**STATED EXERCISE A**
Collect each line of the records that includes the word "shoreline".

**GIVEN PASSAGE**

= Listed buildings in Alderwasley =

Alderwasley is a civil parish in the Amber Valley district of Derbyshire, England. The parish contains 16 listed buildings that are recorded in the National Heritage List for England. All the listed buildings are designated at Grade II, the lowest of the three grades, which is applied to "buildings of national importance and special interest". The parish contains the village of Alderwasley and the surrounding countryside. The listed buildings consist of houses and associated structures, farmhouses, a country house converted into a school, a church and a former chapel, a public house, a road bridge, a milestone, a former toll house, and a war memorial.

**ENTRIES SUPPLIED**
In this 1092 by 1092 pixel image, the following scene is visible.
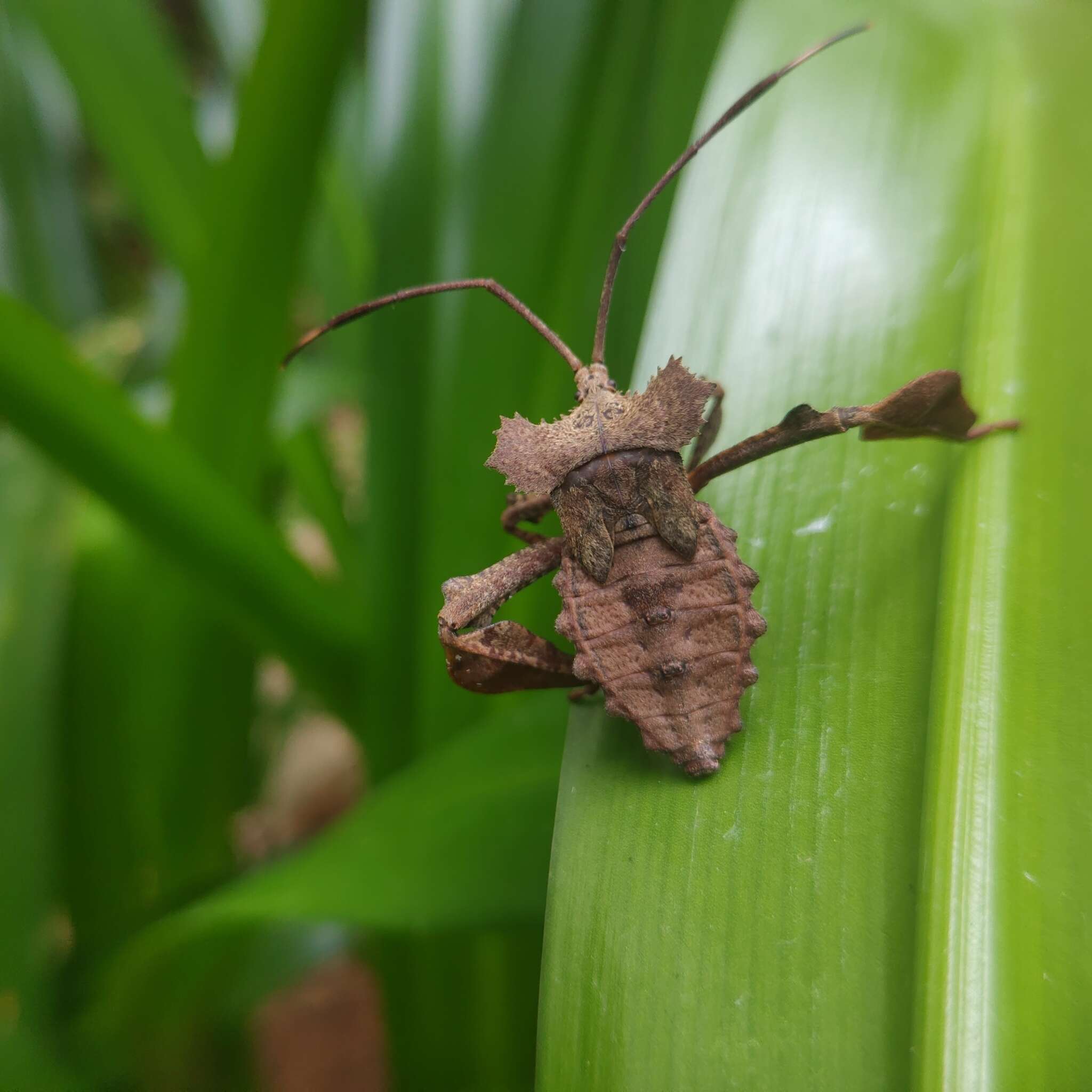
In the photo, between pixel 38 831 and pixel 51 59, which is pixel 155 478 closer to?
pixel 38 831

* * *

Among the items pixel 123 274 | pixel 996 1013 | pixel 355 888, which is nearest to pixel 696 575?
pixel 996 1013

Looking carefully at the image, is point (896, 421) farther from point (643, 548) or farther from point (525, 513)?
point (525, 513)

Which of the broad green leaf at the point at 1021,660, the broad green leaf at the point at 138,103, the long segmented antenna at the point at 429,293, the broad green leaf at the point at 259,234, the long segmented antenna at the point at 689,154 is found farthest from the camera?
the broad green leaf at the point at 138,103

---

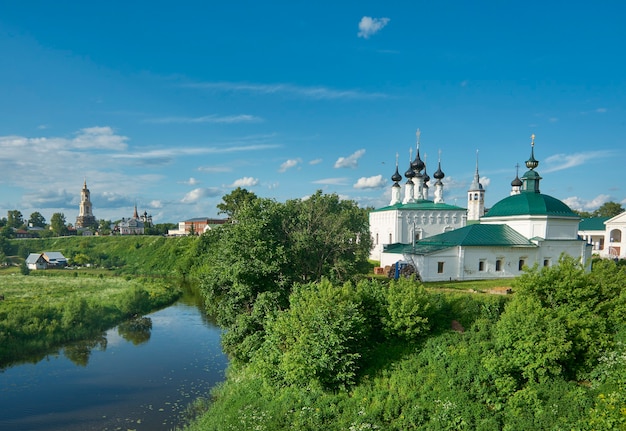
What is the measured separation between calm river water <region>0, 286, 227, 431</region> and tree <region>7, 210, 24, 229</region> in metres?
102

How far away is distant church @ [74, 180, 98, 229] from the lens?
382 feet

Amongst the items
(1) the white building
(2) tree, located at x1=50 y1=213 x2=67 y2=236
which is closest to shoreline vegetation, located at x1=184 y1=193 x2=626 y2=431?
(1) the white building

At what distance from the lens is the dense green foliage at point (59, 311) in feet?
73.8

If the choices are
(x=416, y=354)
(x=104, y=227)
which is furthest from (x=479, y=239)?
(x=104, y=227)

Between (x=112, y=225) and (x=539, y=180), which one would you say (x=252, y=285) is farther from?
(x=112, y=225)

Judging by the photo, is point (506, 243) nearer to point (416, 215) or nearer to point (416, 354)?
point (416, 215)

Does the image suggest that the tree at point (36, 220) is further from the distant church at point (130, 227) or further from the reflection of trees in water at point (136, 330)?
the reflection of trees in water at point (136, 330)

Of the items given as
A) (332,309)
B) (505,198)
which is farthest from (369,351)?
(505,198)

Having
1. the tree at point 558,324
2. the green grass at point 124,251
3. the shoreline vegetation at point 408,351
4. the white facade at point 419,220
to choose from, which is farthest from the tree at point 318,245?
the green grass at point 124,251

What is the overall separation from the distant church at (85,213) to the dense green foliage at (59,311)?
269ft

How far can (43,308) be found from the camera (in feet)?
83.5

**STATED EXERCISE B**
Quote the passage on Alderwasley's listed buildings from "Alderwasley is a" up to and including "a war memorial.".

**EXERCISE SOLUTION A**
which is closest to shoreline vegetation, located at x1=184 y1=193 x2=626 y2=431?
3. the shoreline vegetation at point 408,351

**EXERCISE SOLUTION B**
Alderwasley is a civil parish in the Amber Valley district of Derbyshire, England. The parish contains 16 listed buildings that are recorded in the National Heritage List for England. All the listed buildings are designated at Grade II, the lowest of the three grades, which is applied to "buildings of national importance and special interest". The parish contains the village of Alderwasley and the surrounding countryside. The listed buildings consist of houses and associated structures, farmhouses, a country house converted into a school, a church and a former chapel, a public house, a road bridge, a milestone, a former toll house, and a war memorial.